Zuckerman v. Meta Platforms, Inc.
Anna Resmini

Zuckerman v. Meta Platforms, Inc.

A case arguing that Section 230 protects tools that empower people to control what they see on social media.

On May 1, 2024, the Knight Institute filed a lawsuit on behalf of Ethan Zuckerman—a professor of public policy, communication, and information at the University of Massachusetts Amherst—asking the court to recognize that Section 230 protects the development of tools that empower social media users to control what they see online.

Professor Zuckerman would like to release a tool called Unfollow Everything 2.0, a browser extension that would allow Facebook users to automatically unfollow their friends, groups, and pages, and, in doing so, to effectively turn off their newsfeeds, which Facebook algorithmically sorts to drive user engagement. The tool would also enable people to donate their data to an academic research study that explores how this increased control affects user behavior and well-being.

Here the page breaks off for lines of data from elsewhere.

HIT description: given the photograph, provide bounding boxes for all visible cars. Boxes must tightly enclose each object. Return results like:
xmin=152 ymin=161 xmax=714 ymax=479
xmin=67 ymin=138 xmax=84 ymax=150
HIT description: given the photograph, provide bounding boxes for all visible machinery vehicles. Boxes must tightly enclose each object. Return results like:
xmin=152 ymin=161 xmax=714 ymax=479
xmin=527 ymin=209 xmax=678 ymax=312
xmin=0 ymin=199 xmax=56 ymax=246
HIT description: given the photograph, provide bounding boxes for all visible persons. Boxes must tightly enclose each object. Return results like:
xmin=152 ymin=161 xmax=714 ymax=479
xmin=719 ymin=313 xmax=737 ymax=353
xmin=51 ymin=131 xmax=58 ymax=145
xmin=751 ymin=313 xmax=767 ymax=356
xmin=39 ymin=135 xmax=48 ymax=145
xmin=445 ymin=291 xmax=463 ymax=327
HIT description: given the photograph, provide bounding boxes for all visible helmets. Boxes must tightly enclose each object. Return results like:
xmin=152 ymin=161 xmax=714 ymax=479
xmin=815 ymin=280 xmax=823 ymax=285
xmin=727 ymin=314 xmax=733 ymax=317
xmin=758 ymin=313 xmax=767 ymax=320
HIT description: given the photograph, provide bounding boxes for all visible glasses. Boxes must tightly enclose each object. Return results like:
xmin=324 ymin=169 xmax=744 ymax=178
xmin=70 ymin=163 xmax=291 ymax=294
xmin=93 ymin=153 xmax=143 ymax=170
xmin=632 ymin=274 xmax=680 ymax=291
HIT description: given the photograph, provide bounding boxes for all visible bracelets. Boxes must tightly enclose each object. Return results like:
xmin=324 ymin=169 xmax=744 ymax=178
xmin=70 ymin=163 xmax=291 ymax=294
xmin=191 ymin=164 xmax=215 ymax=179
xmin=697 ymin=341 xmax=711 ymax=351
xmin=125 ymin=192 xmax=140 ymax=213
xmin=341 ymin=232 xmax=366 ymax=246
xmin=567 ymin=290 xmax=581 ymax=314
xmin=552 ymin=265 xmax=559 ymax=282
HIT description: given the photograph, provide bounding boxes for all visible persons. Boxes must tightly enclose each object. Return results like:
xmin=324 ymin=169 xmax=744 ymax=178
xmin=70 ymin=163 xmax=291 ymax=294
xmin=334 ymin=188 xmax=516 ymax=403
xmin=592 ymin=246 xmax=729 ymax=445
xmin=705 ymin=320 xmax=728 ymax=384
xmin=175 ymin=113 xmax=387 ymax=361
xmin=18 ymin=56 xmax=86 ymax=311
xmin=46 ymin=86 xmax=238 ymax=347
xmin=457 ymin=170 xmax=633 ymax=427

Zuckerman hasn’t released the tool, however, out of fear that Meta will sue him if he does so, as it threatened to do when a U.K.-based developer released a similar tool called Unfollow Everything.

The lawsuit asks the court to declare that Section 230 immunizes Zuckerman from civil liability for releasing Unfollow Everything 2.0. In the alternative, it asks the court to declare that the tool does not violate Meta’s Terms of Service, the Computer Fraud and Abuse Act, or California’s Computer Data Access and Fraud Act.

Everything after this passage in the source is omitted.